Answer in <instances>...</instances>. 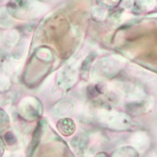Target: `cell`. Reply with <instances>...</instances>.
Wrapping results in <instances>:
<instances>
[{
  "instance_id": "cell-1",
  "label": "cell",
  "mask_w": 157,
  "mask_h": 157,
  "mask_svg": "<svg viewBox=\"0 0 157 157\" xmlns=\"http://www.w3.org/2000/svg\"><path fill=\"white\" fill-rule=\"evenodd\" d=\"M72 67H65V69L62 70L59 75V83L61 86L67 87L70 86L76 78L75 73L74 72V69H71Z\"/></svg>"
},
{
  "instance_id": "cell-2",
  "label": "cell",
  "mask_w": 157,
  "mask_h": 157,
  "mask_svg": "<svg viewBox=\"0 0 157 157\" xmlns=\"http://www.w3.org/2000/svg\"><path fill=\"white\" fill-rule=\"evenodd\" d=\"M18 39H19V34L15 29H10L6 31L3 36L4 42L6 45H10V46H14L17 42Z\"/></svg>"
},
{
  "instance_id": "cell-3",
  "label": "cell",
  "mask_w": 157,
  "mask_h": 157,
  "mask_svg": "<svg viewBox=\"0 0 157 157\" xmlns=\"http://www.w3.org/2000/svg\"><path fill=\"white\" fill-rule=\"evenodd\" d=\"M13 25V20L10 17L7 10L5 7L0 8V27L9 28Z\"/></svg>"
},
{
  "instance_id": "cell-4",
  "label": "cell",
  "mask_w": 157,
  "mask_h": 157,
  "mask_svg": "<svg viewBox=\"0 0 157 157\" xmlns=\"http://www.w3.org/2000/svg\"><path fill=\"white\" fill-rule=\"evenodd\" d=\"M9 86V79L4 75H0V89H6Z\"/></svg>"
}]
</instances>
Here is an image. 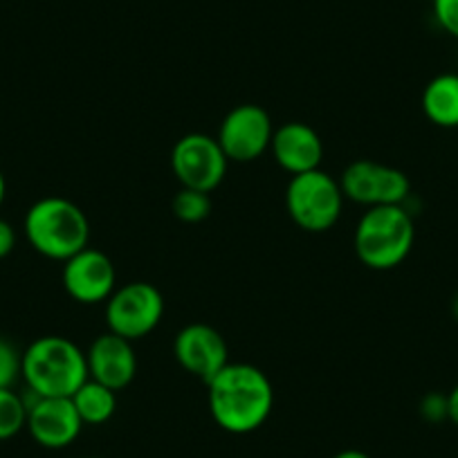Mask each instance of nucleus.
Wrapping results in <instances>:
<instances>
· · · · · · ·
Exercise instructions: Show every line in the listing above that contains the string "white", copied in full.

Correct result:
  "mask_svg": "<svg viewBox=\"0 0 157 157\" xmlns=\"http://www.w3.org/2000/svg\"><path fill=\"white\" fill-rule=\"evenodd\" d=\"M72 67H65V69L62 70L59 75V83L61 86L67 87L70 86L76 78L75 73L74 72V69H71Z\"/></svg>"
  "mask_svg": "<svg viewBox=\"0 0 157 157\" xmlns=\"http://www.w3.org/2000/svg\"><path fill=\"white\" fill-rule=\"evenodd\" d=\"M18 39H19V34L15 29H10L6 31L3 36L4 42L6 45H10V46H14L17 42Z\"/></svg>"
  "mask_svg": "<svg viewBox=\"0 0 157 157\" xmlns=\"http://www.w3.org/2000/svg\"><path fill=\"white\" fill-rule=\"evenodd\" d=\"M13 25V20L10 17L7 10L5 7L0 8V27L9 28Z\"/></svg>"
  "mask_svg": "<svg viewBox=\"0 0 157 157\" xmlns=\"http://www.w3.org/2000/svg\"><path fill=\"white\" fill-rule=\"evenodd\" d=\"M9 86V79L4 75H0V89H6Z\"/></svg>"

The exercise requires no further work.